4代目までは僕が直接育てる[下]

孫正義・ソフトバンク社長が激白60分!

「新30年ビジョン」では、グループ5000社、株式時価総額200兆円という計画を掲げたほか、後継者を育成するソフトバンクアカデミアの創設も明らかにした(7月28日開講)。十数年後の引退をにらんだ後継者育成へ乗り出す狙いとはどのようなものなのか。
※前編はこちら:4代目までは僕が直接育てる[上]

キーカンパニーへどんどん配属

そん・まさよし 1957年8月生まれ。80年にカリフォルニア大学バークレー校卒業、81年日本ソフトバンク(現ソフトバンク)を創業。

――持ち株会社のトップとしては、「もしアマゾンの日本進出時に合弁会社を設立できていれば」「もしツイッターへ出資できていれば」と悔しく思うこともあるのでは?

いっぱいありますよ。でも300年単位で見れば、チャンスはいろんな形で訪れる。ウェブ型の組織というものは、今はつながっていなくても、長い目で見ると結局つながっていくこともある。また、一時的にある局地を失ったとしても、別の角度でまたその陣地に入れることもある。いろいろあるわけですね。

僕がウェブ型組織にこだわっているのもそこにある。ネットワークのアーキテクチャを考えればわかるように、一つのサーバーに集中させるような中央集権型のアーキテクチャはリスクに弱い。中央のサーバーがボトルネックになり、そこにリスクが全部集中してしまう。成長の限界も生まれる。それに対し、ウェブ型経営はスピードも速いし、自己進化、自己増殖のスピードも速いし、大きな環境の変化に対して強い。それを結果論として実現したのではなく、最初から戦略的に意図して、しかも情報革命だけに絞ってやり始めたのは、ソフトバンクが史上初ではないかと思う。

――ソフトバンクアカデミアでは300人に対して後継者教育を行う計画です。

300人から、グループ会社5,000社のキーカンパニーへどんどん配属されていく。
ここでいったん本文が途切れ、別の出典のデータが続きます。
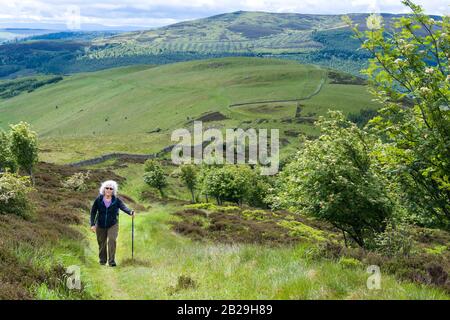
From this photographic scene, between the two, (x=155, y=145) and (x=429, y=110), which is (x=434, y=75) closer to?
(x=429, y=110)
社長あるいは副社長という形で。ですから、グループの中核の企業の経営者軍団、事業家軍団をつくっていることにもなる。

その中の1~2人が僕の後継者になる。でも、実際は20代、30代、40代だけでなく、一部は50代も入れる。僕が引退するまで十数年ありますから、今10代の人も入ってくる。僕が初代だとすると、4代目までの統治者に対し、僕が直接触れ合うことができる。